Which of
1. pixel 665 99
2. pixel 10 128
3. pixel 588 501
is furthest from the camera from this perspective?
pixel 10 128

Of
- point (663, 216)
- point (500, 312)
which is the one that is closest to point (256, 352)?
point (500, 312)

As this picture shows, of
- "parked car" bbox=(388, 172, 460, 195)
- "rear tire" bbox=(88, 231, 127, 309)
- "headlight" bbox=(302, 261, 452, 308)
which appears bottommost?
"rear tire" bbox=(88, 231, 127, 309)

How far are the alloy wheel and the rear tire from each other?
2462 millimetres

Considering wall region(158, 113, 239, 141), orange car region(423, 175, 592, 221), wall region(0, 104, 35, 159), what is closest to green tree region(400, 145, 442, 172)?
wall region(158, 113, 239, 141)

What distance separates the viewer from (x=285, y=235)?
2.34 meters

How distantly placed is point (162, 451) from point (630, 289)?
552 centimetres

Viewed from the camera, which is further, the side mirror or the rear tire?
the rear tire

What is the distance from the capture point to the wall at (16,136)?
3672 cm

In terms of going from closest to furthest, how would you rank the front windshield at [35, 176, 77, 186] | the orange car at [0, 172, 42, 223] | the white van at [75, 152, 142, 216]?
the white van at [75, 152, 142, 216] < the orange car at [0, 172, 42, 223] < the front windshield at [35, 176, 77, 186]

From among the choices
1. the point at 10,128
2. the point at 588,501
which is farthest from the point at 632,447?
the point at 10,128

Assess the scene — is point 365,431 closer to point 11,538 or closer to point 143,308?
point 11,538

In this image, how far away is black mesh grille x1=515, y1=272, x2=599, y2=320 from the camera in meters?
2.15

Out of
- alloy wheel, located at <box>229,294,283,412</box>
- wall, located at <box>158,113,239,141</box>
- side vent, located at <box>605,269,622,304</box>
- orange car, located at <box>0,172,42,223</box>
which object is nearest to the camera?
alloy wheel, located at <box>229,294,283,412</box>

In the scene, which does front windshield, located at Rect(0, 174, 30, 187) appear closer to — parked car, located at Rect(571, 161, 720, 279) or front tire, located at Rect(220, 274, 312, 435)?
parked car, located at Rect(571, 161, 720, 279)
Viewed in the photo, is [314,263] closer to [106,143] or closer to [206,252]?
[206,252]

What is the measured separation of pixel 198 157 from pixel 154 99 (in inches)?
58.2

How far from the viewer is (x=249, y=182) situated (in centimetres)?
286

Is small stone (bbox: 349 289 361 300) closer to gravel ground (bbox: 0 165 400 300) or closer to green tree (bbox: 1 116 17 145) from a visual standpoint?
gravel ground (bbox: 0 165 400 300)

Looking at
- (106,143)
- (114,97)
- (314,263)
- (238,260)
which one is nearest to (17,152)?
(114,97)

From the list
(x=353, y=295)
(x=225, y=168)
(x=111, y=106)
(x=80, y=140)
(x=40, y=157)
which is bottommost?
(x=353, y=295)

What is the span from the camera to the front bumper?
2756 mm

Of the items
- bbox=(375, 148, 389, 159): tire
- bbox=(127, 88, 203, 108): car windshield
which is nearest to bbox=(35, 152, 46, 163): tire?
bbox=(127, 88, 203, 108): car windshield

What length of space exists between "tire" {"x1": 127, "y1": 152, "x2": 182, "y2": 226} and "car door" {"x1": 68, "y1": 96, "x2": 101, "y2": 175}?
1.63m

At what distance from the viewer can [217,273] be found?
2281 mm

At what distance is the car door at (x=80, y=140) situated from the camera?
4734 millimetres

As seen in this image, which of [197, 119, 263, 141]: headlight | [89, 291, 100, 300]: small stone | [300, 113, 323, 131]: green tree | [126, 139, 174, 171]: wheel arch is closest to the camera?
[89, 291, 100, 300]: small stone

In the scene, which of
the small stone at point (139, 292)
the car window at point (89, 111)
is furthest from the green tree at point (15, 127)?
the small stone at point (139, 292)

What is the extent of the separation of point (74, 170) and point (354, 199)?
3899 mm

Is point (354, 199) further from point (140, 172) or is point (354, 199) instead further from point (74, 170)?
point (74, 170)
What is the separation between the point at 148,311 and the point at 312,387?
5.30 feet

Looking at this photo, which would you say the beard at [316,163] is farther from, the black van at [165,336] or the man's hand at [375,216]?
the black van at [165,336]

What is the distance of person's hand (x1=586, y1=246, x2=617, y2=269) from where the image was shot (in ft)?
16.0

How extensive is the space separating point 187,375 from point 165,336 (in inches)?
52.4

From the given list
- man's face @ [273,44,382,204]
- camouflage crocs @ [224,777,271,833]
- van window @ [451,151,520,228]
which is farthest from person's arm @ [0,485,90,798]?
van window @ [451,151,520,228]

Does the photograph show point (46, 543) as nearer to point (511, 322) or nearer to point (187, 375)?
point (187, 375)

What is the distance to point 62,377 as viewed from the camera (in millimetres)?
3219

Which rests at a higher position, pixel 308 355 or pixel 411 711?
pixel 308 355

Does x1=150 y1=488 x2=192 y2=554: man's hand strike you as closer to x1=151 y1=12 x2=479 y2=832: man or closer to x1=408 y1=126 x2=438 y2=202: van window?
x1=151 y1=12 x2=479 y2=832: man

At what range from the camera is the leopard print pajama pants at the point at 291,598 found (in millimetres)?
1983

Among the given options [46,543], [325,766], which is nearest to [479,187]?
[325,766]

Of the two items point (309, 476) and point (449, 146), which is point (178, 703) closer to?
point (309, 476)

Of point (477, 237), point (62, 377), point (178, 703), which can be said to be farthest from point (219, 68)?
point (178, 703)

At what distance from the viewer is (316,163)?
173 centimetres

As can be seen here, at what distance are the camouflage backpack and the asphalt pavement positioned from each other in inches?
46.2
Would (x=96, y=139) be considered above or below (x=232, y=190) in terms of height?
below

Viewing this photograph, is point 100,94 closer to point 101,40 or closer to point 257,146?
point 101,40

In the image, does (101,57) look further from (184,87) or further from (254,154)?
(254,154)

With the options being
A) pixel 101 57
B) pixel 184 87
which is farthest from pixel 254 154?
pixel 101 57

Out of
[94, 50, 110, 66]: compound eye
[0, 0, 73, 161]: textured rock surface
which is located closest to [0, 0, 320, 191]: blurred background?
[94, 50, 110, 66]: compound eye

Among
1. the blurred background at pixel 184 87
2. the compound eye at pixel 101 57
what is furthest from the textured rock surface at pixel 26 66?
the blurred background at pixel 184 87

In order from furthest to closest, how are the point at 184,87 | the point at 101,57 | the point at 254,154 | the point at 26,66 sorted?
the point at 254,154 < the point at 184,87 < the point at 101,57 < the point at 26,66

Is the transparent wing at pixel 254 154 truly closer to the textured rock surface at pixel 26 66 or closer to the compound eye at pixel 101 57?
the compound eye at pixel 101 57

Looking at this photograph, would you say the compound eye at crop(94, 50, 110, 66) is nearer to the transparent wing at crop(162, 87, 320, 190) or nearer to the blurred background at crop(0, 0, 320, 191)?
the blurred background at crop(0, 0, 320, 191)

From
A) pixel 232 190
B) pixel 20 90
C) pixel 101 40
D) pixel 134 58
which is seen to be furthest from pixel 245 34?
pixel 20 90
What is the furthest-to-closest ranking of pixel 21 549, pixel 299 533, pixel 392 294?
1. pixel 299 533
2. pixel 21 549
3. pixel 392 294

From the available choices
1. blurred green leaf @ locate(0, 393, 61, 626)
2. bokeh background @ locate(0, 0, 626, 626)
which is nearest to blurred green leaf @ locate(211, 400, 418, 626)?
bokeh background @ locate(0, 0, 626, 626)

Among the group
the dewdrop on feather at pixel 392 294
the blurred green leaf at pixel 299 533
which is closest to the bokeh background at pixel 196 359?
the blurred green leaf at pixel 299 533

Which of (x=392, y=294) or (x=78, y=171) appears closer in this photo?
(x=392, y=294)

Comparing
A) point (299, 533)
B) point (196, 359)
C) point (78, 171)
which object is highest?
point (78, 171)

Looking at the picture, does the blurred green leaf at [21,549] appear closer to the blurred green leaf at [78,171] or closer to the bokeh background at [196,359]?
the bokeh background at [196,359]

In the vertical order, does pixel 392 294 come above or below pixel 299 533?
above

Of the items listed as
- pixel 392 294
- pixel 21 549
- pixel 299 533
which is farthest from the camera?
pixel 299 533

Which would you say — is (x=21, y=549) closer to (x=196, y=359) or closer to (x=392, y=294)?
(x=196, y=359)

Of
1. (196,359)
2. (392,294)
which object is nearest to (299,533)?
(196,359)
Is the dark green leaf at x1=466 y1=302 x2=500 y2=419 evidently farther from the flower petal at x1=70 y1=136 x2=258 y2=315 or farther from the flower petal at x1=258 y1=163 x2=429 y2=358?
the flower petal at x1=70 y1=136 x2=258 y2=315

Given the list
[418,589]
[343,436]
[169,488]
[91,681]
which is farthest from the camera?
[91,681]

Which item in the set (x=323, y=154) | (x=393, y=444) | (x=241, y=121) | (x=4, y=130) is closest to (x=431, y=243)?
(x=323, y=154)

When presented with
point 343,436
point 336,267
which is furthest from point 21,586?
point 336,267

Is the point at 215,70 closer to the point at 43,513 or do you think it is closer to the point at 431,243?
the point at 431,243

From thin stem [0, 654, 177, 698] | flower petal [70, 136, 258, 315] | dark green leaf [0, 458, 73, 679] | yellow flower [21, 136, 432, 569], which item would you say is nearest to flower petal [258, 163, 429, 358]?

WRITTEN TASK: What are the lines from the one with "Of the items listed as" through the last line of the records above? Quote them exactly and add nothing.

COMPLETED EXERCISE:
Of the items listed as
- pixel 392 294
- pixel 21 549
- pixel 299 533
which is farthest from the camera?
pixel 299 533

Which would you say — is (x=21, y=549) closer to (x=196, y=359) or closer to (x=392, y=294)?
(x=196, y=359)

Of
1. (196,359)
2. (392,294)
which object is nearest to (299,533)?
(196,359)
Is the dark green leaf at x1=466 y1=302 x2=500 y2=419 evidently farther from the flower petal at x1=70 y1=136 x2=258 y2=315 or farther from the flower petal at x1=258 y1=163 x2=429 y2=358?
the flower petal at x1=70 y1=136 x2=258 y2=315

Given the list
[418,589]
[343,436]
[169,488]
[91,681]
which is farthest from the camera?
[91,681]

Which item in the set (x=323, y=154) | (x=393, y=444) | (x=241, y=121) | (x=4, y=130) is closest to (x=431, y=243)?
(x=323, y=154)

When presented with
point 343,436
point 336,267
which is furthest from point 21,586?
point 336,267

Is the point at 215,70 closer to the point at 43,513 or do you think it is closer to the point at 431,243?
the point at 431,243

From thin stem [0, 654, 177, 698] | flower petal [70, 136, 258, 315] | dark green leaf [0, 458, 73, 679] | yellow flower [21, 136, 432, 569], which item would you say is nearest to flower petal [258, 163, 429, 358]?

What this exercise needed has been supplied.